それと対照的に、近くの芝川に落差25メートルの太い滝がある。兄弟が仇討ちの密議をしている時、滝音がうるさいので神に念じたところ、音が止んだという「音止めの滝」だ。林の中には兄弟が潜んだ「隠れ岩」、討たれた工藤の墓もある。墓は工藤の陣屋跡といわれ、仇討ちの死闘が展開された場所だ。墓石は小さなほこらに、ひっそりと納まっていた。
ところで、曽我の仇討ちで欠かせないのは、十郎の愛人、虎御前だ。名前は虎でも、十郎と出会った時は17歳のかれんな白拍子。二人の付き合いは1年7カ月足らずだった。兄弟の死を知った虎御前は、箱根寺で修行して尼となり、生涯、純愛を貫いて兄弟の霊を弔い続けたという。
虎御前は兄弟の分骨を抱いて善光寺にやってきた。その遺跡が善光寺の門前にある。表参道の東、武井神社横の小道の中ほどにある「虎が塚」だ。兄弟や虎御前の遺物が埋まっているという。

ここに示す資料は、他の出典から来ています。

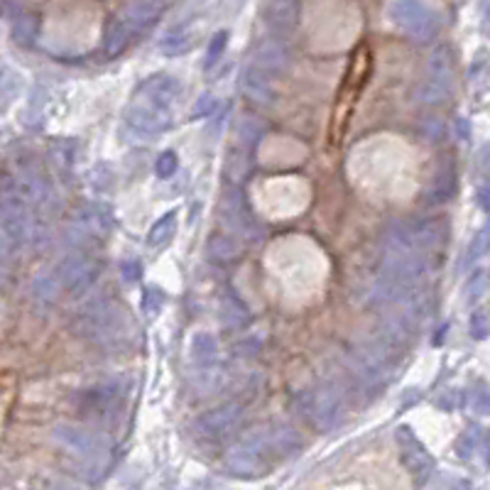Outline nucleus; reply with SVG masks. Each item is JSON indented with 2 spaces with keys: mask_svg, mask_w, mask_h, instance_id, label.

こうした虎の名が付く遺跡は全国各地に数多い。墓石や木像、姿見井戸、座った石などだ。それらは後の時代に「虎」と名乗る尼集団が輩出し、それぞれ足跡を残したもの、と歴史学者は推測する。
だが、虎御前が善光寺参りをしたことは「吾妻鏡」や「曽我物語」に明記してある。ホンモノと信じ、身近な「曽我の遺跡」として訪れたい。